Opfer auf Teneriffa
Touristen ignorierten Warnungen vor Todeswellen
Mehrere Menschen sind auf Teneriffa von riesigen Wellen ins Meer gerissen worden – drei Opfer starben. Laut spanischen Medien seien diese Tragödien vermeidbar gewesen: Viele Touristen hätten die Warnungen vor der Naturgewalt ignoriert.
Trotz einer Unwetterwarnung in Strandnähe wagten sich viele Urlauber dennoch gefährlich nahe an die tosende See heran. Bei mehreren Zwischenfällen an verschiedenen Orten wurden Menschen ins Meer gespült. Neben drei Todesopfern sind auch 15 Verletzte zu beklagen.
Hier sieht man, wie die Menschen auf der Hafenmole von Puerto de la Cruz ins Meer gespült wurden:
Betagte Niederländerin unter Todesopfern
In Puerto de la Cruz wurden gleich zehn Menschen ins Meer gerissen.

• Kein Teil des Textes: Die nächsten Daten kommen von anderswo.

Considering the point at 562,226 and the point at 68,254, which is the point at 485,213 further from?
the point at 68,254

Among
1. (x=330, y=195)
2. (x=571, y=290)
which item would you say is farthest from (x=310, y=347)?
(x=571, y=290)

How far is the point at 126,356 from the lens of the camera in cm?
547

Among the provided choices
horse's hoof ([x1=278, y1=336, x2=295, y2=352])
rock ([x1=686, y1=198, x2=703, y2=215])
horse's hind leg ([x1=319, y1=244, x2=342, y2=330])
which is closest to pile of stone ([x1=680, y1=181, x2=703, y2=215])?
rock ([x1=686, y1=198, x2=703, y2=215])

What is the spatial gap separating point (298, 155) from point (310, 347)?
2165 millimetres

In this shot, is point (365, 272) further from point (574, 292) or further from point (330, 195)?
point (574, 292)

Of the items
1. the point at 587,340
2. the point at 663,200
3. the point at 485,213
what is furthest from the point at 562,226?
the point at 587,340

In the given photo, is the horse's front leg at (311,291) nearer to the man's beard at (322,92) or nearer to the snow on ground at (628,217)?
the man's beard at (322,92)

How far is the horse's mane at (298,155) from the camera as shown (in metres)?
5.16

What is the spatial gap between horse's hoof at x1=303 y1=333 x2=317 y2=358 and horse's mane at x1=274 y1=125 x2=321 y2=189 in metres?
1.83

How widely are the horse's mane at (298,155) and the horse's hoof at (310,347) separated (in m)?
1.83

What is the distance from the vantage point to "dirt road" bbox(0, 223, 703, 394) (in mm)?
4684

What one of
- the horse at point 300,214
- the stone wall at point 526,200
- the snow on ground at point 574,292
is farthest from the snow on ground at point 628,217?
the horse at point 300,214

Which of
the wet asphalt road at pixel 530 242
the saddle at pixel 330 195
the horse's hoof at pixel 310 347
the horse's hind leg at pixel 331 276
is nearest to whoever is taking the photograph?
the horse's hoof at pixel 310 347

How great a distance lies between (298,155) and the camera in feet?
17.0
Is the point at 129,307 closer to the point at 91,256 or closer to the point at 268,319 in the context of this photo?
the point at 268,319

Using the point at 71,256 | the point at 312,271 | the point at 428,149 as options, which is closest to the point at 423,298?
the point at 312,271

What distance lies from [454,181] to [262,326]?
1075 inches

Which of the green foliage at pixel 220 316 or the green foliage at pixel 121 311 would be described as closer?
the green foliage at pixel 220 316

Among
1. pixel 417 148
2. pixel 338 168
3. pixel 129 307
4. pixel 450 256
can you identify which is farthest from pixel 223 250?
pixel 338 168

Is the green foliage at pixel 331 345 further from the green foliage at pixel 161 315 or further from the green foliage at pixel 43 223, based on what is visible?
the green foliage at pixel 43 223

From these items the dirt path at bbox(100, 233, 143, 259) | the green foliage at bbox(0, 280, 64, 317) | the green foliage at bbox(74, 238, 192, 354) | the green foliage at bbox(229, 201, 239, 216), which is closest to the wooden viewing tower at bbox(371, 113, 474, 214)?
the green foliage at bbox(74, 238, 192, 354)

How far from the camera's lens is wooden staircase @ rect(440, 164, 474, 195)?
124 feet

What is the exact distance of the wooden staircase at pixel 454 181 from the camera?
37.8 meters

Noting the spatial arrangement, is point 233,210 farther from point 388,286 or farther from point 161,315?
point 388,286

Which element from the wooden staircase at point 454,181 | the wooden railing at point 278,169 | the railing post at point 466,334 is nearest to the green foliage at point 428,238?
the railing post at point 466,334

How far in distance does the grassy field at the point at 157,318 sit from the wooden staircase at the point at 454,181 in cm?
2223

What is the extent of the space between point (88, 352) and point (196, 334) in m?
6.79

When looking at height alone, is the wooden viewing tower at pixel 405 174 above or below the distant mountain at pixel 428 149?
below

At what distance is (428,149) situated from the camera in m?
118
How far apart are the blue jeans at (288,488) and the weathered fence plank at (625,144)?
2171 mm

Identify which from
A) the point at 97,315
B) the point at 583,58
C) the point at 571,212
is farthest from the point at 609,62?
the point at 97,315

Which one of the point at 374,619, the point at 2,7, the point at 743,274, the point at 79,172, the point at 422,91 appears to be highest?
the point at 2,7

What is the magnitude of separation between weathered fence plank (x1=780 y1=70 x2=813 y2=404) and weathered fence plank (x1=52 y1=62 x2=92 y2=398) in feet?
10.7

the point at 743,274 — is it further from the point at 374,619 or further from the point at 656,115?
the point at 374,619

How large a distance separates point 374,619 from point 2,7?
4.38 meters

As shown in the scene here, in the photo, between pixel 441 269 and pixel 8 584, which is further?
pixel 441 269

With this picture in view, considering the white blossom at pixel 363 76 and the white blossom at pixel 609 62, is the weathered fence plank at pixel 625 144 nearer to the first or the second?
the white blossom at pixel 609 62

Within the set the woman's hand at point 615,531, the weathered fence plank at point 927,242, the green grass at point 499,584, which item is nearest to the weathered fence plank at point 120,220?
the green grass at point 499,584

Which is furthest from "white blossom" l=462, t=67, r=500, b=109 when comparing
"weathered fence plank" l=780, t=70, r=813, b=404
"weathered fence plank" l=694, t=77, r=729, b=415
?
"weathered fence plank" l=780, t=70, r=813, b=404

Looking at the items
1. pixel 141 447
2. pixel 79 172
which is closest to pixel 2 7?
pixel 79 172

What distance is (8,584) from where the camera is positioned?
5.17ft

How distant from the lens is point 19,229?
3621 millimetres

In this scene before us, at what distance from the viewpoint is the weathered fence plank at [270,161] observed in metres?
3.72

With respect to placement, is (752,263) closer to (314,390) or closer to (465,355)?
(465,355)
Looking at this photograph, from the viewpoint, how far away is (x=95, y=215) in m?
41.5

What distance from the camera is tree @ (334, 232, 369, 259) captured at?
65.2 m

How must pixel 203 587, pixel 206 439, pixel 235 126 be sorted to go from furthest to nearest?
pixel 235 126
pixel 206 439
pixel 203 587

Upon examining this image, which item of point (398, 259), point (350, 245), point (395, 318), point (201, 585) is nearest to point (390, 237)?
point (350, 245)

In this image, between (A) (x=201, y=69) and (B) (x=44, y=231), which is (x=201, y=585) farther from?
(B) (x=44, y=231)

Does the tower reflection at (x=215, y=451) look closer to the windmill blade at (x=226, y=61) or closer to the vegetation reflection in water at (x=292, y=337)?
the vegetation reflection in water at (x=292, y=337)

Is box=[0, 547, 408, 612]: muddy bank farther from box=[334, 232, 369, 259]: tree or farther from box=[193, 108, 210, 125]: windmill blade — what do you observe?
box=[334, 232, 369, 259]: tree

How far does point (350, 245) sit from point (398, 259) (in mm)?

Alle Betroffenen konnten von Polizei und Passanten wieder an Land gezogen werden. Für eine Niederländerin endete der Vorfall dennoch tödlich: Die 79-Jährige erlitt einen Herzstillstand und verstarb trotz Reanimationsversuchen durch Sanitäter vor Ort. Andere Opfer erlitten teils schwere Verletzungen und mussten ins Spital.
In Charco del Viento rund 15 Kilometer westlich von Puerto La Cruz starb ein 43-jähriger Spanier. Er wurde zwar rasch mit einem Hubschrauber geborgen, doch die Einsatzkräfte konnten nur mehr seinen Tod feststellen. Obwohl es keine Augenzeugen gibt, gehen die Behörden davon aus, dass auch hier eine Riesenwelle für das Unglück verantwortlich ist. Ein weiterer Todesfall wurde am Strand El Cabezo in der Ortschaft El Médano gemeldet. Dort wurde die Leiche eines Mannes im Wasser treibend vorgefunden.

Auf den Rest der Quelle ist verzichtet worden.